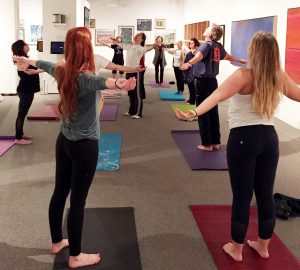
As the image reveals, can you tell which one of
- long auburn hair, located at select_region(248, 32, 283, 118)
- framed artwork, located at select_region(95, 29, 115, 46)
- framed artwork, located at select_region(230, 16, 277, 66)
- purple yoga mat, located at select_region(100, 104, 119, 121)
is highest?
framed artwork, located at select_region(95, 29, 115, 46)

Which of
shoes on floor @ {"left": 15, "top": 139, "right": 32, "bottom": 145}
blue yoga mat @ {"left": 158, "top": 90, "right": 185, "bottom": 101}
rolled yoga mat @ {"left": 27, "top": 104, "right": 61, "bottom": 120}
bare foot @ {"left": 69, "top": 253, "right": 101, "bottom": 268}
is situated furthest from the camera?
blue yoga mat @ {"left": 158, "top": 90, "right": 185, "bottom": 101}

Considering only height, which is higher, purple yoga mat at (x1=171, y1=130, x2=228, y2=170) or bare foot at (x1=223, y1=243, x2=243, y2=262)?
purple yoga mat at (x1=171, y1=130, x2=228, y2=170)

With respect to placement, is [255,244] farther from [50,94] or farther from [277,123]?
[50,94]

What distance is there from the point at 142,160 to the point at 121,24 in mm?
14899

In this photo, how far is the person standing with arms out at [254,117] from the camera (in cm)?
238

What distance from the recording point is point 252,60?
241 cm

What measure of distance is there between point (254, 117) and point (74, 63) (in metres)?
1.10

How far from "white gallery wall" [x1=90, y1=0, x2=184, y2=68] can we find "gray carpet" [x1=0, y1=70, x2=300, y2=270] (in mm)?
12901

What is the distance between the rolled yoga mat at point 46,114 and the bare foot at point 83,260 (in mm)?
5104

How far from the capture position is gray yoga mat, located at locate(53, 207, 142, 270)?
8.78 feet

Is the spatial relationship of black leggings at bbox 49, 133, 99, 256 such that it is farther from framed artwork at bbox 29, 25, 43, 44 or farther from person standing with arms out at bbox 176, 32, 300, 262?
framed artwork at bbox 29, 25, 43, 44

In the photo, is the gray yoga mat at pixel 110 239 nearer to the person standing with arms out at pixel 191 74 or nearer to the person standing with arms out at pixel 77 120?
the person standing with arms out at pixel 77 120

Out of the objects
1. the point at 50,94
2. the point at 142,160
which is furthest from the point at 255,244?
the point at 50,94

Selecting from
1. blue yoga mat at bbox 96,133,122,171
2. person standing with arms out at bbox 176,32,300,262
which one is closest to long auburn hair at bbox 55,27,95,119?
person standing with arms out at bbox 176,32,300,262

...

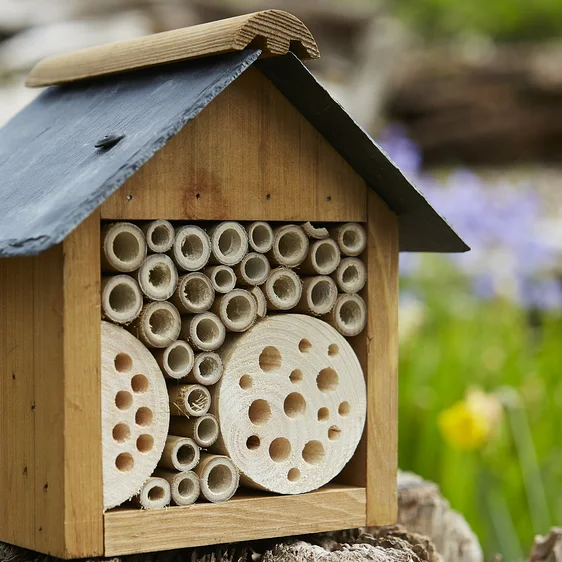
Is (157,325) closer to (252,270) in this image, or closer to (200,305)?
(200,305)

» **EXERCISE AIM**
Extract the lines of the entries starting at the line containing "As the image" and ending at the line containing "is highest?", both included, reproducing them unchanged.

» **ANSWER FOR THE TASK**
As the image reveals, can you tell which one of
- long auburn hair, located at select_region(248, 32, 283, 118)
- framed artwork, located at select_region(95, 29, 115, 46)
- framed artwork, located at select_region(230, 16, 277, 66)
- purple yoga mat, located at select_region(100, 104, 119, 121)
is highest?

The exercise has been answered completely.